Introduced by Representatives Lauren Underwood and Alma Adams, Senator Cory Booker, and Members of the Black Maternal Health Caucus in 2021, the Black Maternal Health Momnibus Act (the Momnibus) aims to address these disparities—and America’s maternal health crisis overall—at the source to create conditions conducive to safe birthing experiences. The Momnibus will once again be led by Rep Underwood and Adams, Booker in the Senate, and the Black Maternal Health Caucus for reintroduction for the 118th Congress this year.

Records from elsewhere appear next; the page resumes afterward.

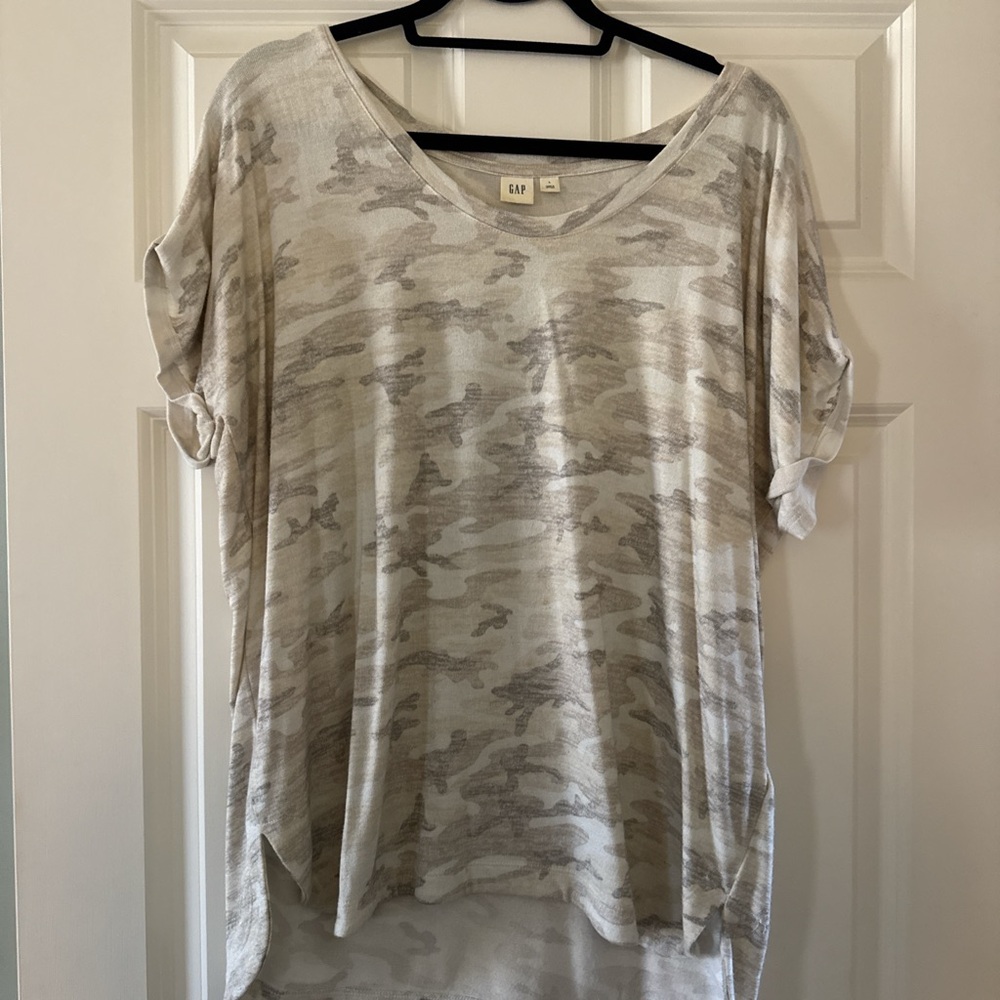 Casual Beige Camo Print Top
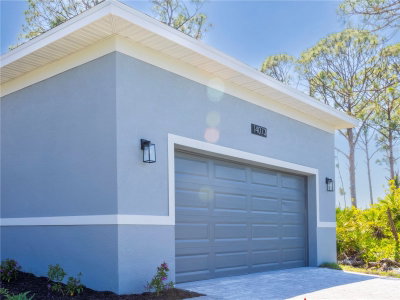 9443 HALLENDALE Drive, Port Charlotte, FL, 33981 — photo 2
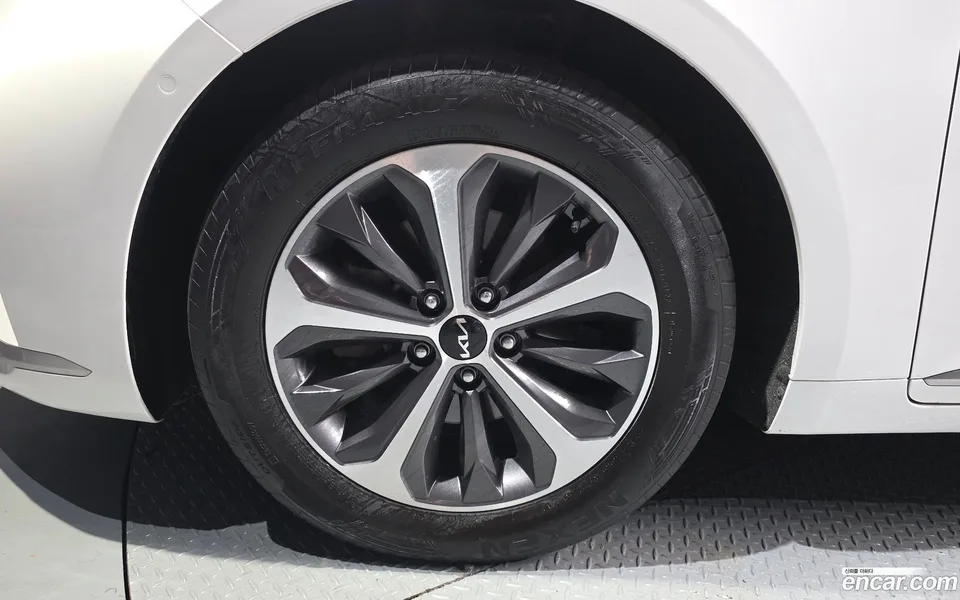 Kia K8 Hybrid 2022 — миниатюра 5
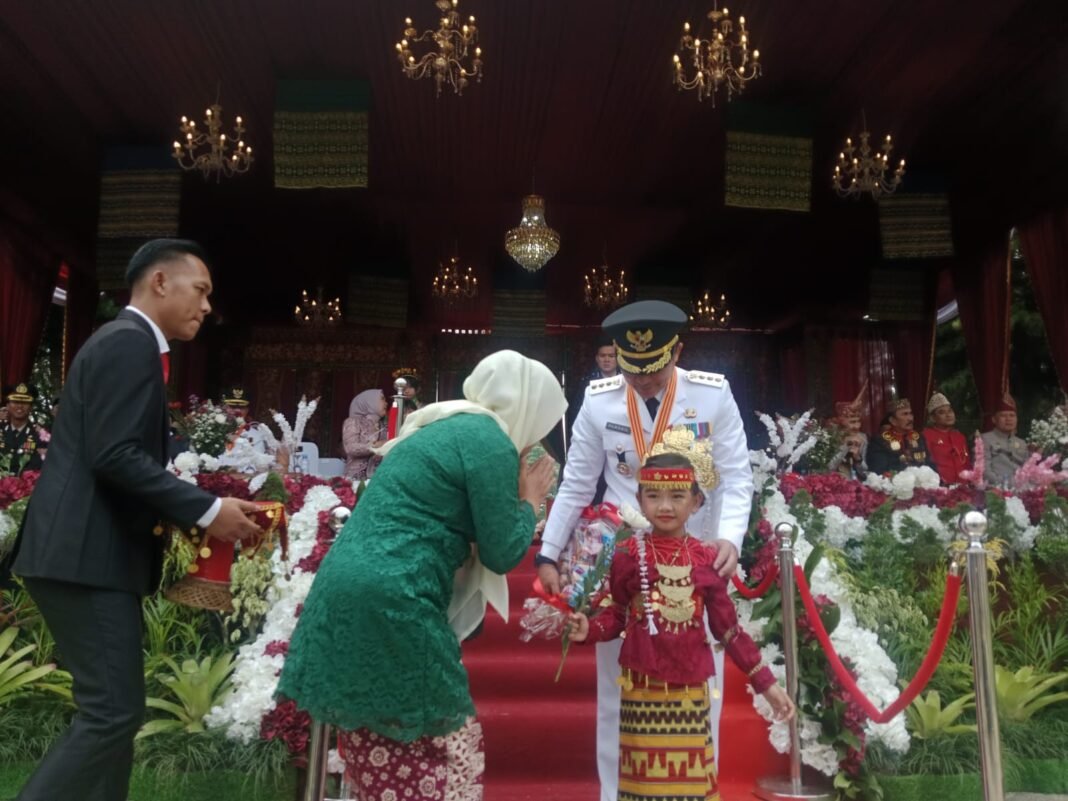 Parosil Mabsus Pimpin Puncak HUT ke-35 Lampung Barat, Maju Jejama Jadi Semangat Bersama Parosil Mabsus Pimpin Puncak HUT ke-35 Lampung Barat, Maju Jejama Jadi Semangat Bersama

The Momnibus aims to comprehensively address the factors driving maternal mortality, morbidity, and health disparities through the inclusion of twelve individual bills, each investing into specific spheres to improve outcomes for birthing people. Among the bills is the Social Determinants for Moms Act, which will establish a task force to evaluate the maternal health crisis through a holistic lens and provide funding for community-based organizations integral to the promotion of maternal health. Accompanying this bill is The WIC Extension for New Moms Act, which extends eligibility for WIC in the postpartum and breastfeeding periods to ensure the nutritional needs of birthing people and their babies are met. This reflects one of two changes from the last set of bills, which consolidated the two acts.
In addition to the significance of neighboring spheres that shape maternal health outcomes beyond the clinical setting, the Momnibus acknowledges the unique plight of Black birthing people. The Kira Johnson Act, named after Kira Johnson, who died from a hemorrhage 12 hours after delivering a healthy baby boy, not only makes investments in community-based organizations leading efforts to support birthing people, but it also supports bias, racism, and discrimination trainings and Respectful Maternity Care Compliance Programs within hospitals. In other words, the bill calls on key players to promote safe birthing experiences as a baseline, and ensures that there are mechanisms in place for birthing people to promote accountability when these players do not meet these standards.

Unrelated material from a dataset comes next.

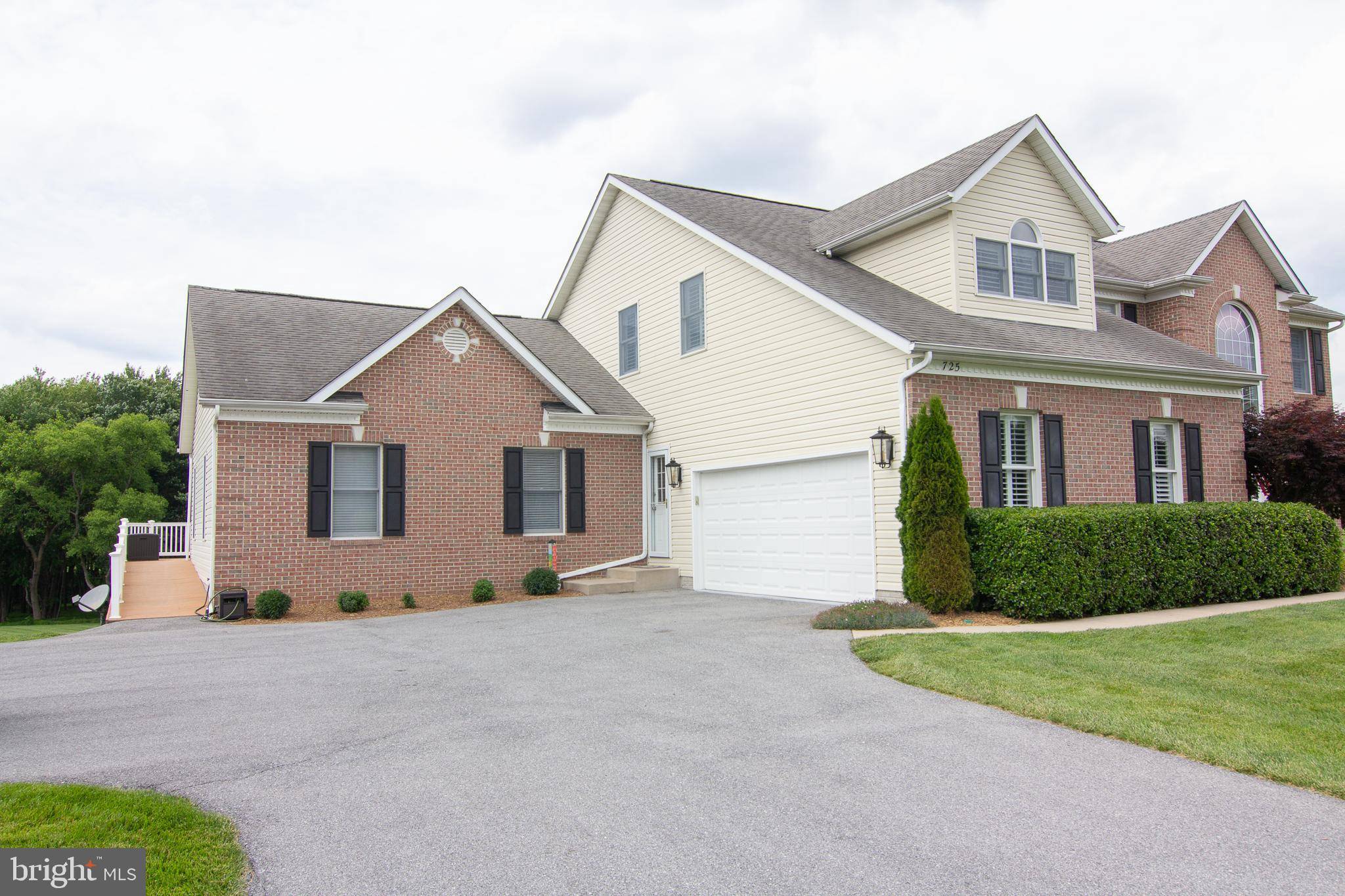 Sykesville, MD 21784,725 BREEZY LAKE WAY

Another bill that addresses the unique challenges of Black birthing people is the Perinatal Workforce Act, which plays on the significance of racially-concordant care. The act requires the Secretary of Health and Human Services to provide guidance to states on the promotion of racially, ethnically, and professionally diverse maternity care teams. It also calls on them to study how culturally congruent maternity care promotes better outcomes for moms, especially in communities of color. The bill will lead efforts to study barriers that prevent women from underserved communities from entering maternity care professions and receiving equitable compensation. Outside of heightening awareness through research, the bill provides funding towards the establishment and growth of programs that will increase the number of nurses, midwives, physician assistants, doulas, and other trusted birth workers who can assist through pregnancy, labor and delivery, and the postpartum period.

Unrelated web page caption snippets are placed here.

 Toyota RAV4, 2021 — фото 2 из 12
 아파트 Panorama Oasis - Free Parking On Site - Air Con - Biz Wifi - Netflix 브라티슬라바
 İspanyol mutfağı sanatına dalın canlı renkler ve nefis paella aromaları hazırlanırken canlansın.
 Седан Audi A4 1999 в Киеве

The second change in The Black Maternal Health Momnibus Act surrounds another population with unique needs in the fight against maternal mortality. As the number of female veterans increases, there is an urgent requirement for consistent investment in VA’s maternity care programs. To address the growing demand for maternity care services and eliminate maternal mortality, morbidity, and disparities among veterans, the Maternal Health for Veterans Act will renew funding from the Protecting Moms Who Served Act, which was signed into law since the original introduction of the Momnibus.
The fight against maternal mortality is a marathon, not a sprint. The Mama Glow Foundation continues to work alongside other key stakeholders to support the structuring of this vital initiative and reach the ultimate goal of getting the entire Black Maternal Health Momnibus Act signed into law.